Allahû Teâlâ Kur’ân-ı Kerim’in birçok yerinde "düşünmez misiniz", "düşünenler için deliller vardır" ifadeleriyle tefekkür etmenin önemini vurgulamaktadır. Ayrıca üzerinde düşünmek için Allahû Teâlâ sayısız deliller yaratmıştır. Gördüğümüz, farkına vardığımız her şey Allahû Teâlâ’nın bir tecellisi ve delilidir. Bu nedenle göklerde, yerde ve bunların aralarında bulunan her şey birer tefekkür vesilesidir.

Yaratılışa inanan insan, kâinattaki varlıkları Allah’ın eserleri olarak düşünür ve görür. İnceleme ve araştırmasını ona göre yapar. Kâinatla ilgili çalışırken, bu eserin sahibi olan Allah’ın bildirdiklerini dikkate alır. Bu konuda Kur’ân ve hadislerin sesine kulak verir.

Yaratılışa ve yaratıcıya inanmayan da, kâinattaki bütün varlıkları tesadüf ve tabiatın eseri olarak görür. Her şeyin başıboş, anlamsız ve gayesiz ortaya çıktığını düşünür. İncelemesini bu fikrinin üzerine inşa eder. Elde ettiği her bilgiyi, bir yaratıcıyı reddeden inkâr felsefesine göre yorumlar.  Hâlbuki insanın tek hücreden yaratılışı, ilk yaratılışından daha basit değildir. Bir hücreden insanı yaratan ilim, irade ve kudret sahibi, dün de onu yoktan var etmiştir. İnsanlar, yaratılış konusunda bu felsefecilerin şahsi yorumlarını dinledikleri kadar, fen bilimlerini, Allah’ı ve peygamberini de dinlemeli ve onları sözlerine kulak vermelidirler.

Tabiat öylesine mükemmel örülmüş ve düzenli çalışmaktadır ki, Allah’ın en büyük mucizesi olarak Kur’ân’da birçok kez dile getirilmiştir. Allah’tan başka hiçbir varlık böylesine istikrarlı bir yapıyı inşa edemez.

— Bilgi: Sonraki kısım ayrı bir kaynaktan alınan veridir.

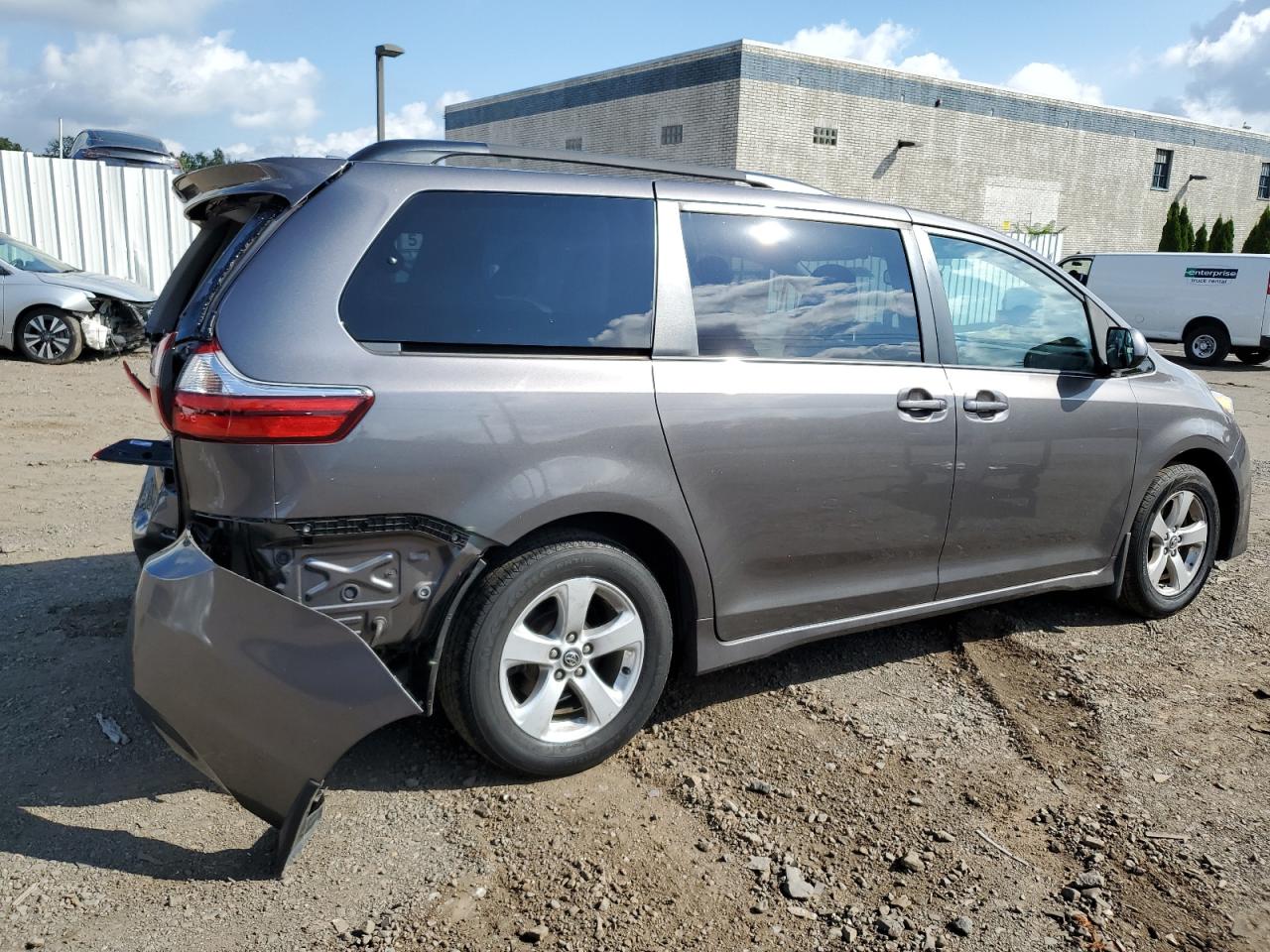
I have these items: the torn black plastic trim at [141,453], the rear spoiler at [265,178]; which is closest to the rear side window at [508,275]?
the rear spoiler at [265,178]

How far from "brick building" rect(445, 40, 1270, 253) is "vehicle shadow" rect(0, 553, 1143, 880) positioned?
28.2 metres

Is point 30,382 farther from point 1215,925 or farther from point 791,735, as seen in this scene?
point 1215,925

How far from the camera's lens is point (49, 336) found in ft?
39.5

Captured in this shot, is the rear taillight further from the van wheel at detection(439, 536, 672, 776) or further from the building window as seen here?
the building window

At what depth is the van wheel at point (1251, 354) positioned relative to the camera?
59.5 feet

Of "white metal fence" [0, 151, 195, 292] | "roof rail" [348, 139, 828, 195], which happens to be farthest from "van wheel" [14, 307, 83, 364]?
"roof rail" [348, 139, 828, 195]

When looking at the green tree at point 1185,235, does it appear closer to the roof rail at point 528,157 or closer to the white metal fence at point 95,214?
the white metal fence at point 95,214

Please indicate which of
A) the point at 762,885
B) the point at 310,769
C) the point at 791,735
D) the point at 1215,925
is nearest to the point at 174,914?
the point at 310,769

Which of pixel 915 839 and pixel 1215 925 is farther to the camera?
pixel 915 839

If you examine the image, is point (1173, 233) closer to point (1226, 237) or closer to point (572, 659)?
point (1226, 237)

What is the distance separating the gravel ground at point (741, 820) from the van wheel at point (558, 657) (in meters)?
0.18

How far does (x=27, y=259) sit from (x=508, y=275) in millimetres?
11934

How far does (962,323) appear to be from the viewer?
13.2 ft

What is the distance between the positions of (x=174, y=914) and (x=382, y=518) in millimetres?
1120
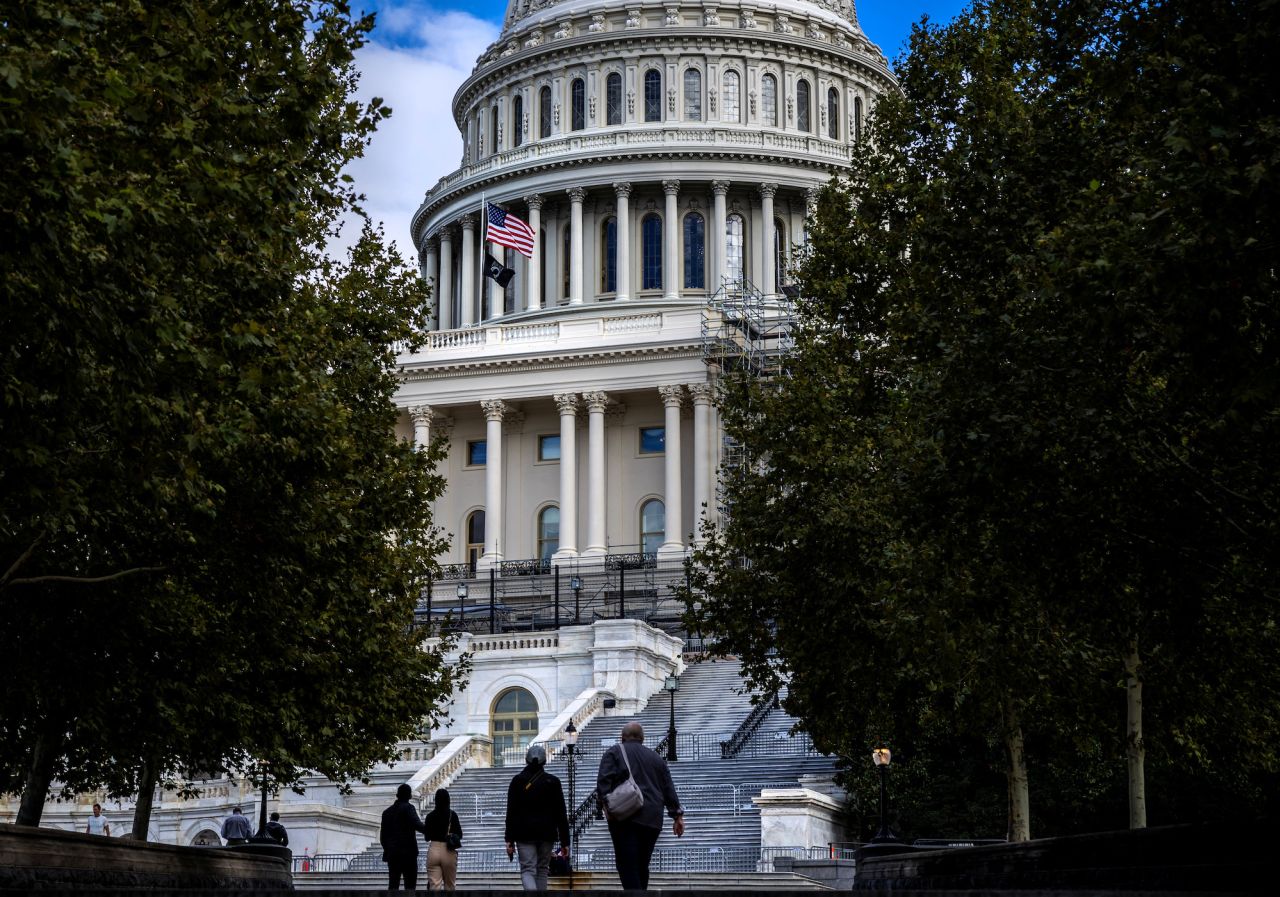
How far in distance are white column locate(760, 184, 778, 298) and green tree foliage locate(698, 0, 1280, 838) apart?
193ft

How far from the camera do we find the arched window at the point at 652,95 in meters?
103

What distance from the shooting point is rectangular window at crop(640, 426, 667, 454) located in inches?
3310

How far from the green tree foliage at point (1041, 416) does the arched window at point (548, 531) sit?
46.5m

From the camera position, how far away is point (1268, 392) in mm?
14953

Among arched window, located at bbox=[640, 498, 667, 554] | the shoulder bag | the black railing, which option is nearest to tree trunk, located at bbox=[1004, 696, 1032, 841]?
the shoulder bag

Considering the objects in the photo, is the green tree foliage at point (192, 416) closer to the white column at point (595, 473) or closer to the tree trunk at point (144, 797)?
the tree trunk at point (144, 797)

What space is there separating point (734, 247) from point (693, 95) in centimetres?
999

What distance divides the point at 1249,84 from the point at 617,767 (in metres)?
8.14

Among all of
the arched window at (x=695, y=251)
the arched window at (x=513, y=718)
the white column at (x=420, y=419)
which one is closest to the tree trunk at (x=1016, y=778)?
the arched window at (x=513, y=718)

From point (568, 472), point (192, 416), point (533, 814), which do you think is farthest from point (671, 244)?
point (192, 416)

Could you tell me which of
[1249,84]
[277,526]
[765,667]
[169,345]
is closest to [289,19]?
[169,345]

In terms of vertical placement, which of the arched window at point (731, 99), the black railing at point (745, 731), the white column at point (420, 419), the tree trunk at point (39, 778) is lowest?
the tree trunk at point (39, 778)

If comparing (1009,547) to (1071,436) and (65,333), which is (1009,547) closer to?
(1071,436)

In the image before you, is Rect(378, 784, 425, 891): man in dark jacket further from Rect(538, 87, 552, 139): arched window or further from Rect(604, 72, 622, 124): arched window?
Rect(538, 87, 552, 139): arched window
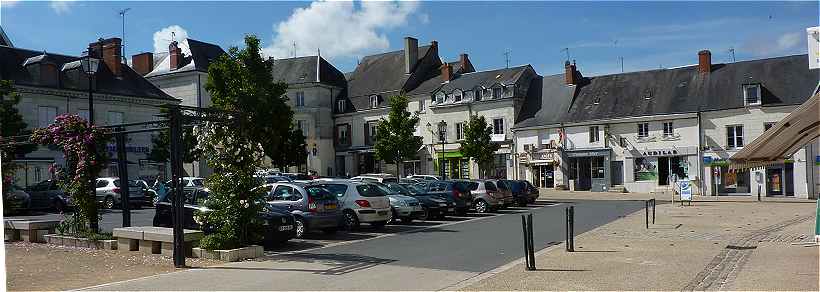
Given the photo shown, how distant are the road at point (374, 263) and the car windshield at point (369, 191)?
104 cm

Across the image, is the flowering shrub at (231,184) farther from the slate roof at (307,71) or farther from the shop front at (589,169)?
the slate roof at (307,71)

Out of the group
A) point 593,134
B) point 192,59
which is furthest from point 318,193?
point 192,59

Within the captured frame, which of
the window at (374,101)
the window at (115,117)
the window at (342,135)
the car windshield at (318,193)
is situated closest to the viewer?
the car windshield at (318,193)

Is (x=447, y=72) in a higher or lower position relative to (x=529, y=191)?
higher

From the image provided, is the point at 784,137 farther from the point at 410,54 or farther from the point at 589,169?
the point at 410,54

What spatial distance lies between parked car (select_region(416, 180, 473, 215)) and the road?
5413mm

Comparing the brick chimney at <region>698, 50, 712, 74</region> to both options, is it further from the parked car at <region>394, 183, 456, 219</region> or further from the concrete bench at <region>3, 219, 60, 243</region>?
the concrete bench at <region>3, 219, 60, 243</region>

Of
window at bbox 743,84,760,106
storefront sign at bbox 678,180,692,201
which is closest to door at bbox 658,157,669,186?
window at bbox 743,84,760,106

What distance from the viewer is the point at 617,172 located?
4572 cm

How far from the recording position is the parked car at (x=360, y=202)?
18734 millimetres

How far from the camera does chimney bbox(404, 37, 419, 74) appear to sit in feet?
188

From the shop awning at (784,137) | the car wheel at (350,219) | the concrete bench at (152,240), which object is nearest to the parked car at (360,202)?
the car wheel at (350,219)

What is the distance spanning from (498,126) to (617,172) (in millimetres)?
9324

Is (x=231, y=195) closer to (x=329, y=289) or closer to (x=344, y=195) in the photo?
(x=329, y=289)
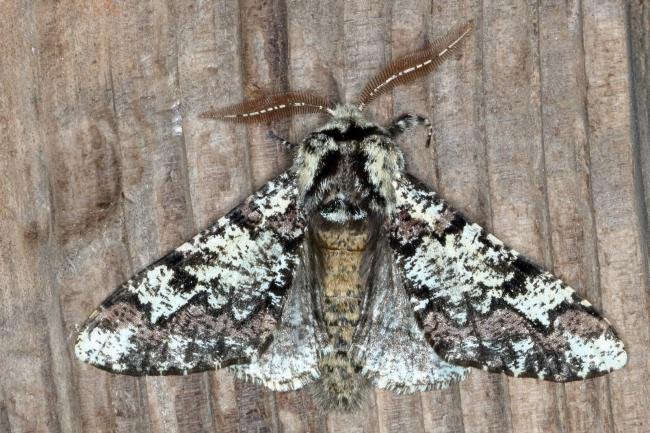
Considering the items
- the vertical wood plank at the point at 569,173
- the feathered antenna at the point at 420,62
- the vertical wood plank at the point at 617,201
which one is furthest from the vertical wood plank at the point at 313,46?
the vertical wood plank at the point at 617,201

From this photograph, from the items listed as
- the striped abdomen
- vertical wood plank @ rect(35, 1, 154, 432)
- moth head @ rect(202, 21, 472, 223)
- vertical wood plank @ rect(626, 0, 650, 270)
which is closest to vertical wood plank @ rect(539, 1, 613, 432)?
vertical wood plank @ rect(626, 0, 650, 270)

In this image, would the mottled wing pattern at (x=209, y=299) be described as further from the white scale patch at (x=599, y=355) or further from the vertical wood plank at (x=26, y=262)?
the white scale patch at (x=599, y=355)

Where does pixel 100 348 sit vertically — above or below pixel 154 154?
below

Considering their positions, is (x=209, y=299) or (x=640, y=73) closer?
(x=640, y=73)

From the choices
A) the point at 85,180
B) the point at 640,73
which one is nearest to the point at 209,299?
the point at 85,180

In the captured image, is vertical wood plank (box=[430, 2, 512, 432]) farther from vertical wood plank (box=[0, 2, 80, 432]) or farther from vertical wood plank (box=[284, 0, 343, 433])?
vertical wood plank (box=[0, 2, 80, 432])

Allah’ın varlığını ve birliğini ispat etmek için Allah’ın mucizesi olduğu bildirilen kâinata, onun gayesine ve ilâhî düzenine büyük önem veren Kur’ân, evrenin yaratılmasını ve düzenli işlemesini, bunların da bir tek güçlü yaratıcı tarafından yapıldığını göstermektedir. Ayrıca akıllı bir insan, bunların boşu boşuna yaratılmadığını anlayacaktır.  Bu kâinat, içindeki tüm sebeplilik sûreçleriyle birlikte kendi yaratıcısının temel işareti (âyeti) ve varlığının delilidir. Burada Kur’ân’ın canlandırmak ve vermek istediği şey de kesin, derin ve düşündürücü bakıştır. Kevni âyetlerle Yüce Allah (c.c), insanlara birçok mesajlar vermiş, bu mesajlardan önce ve sonra insanın dikkatini bazı konular üzerinde toplamış ve bu konularla kendi kudretinin eşsizliğini göstermiştir.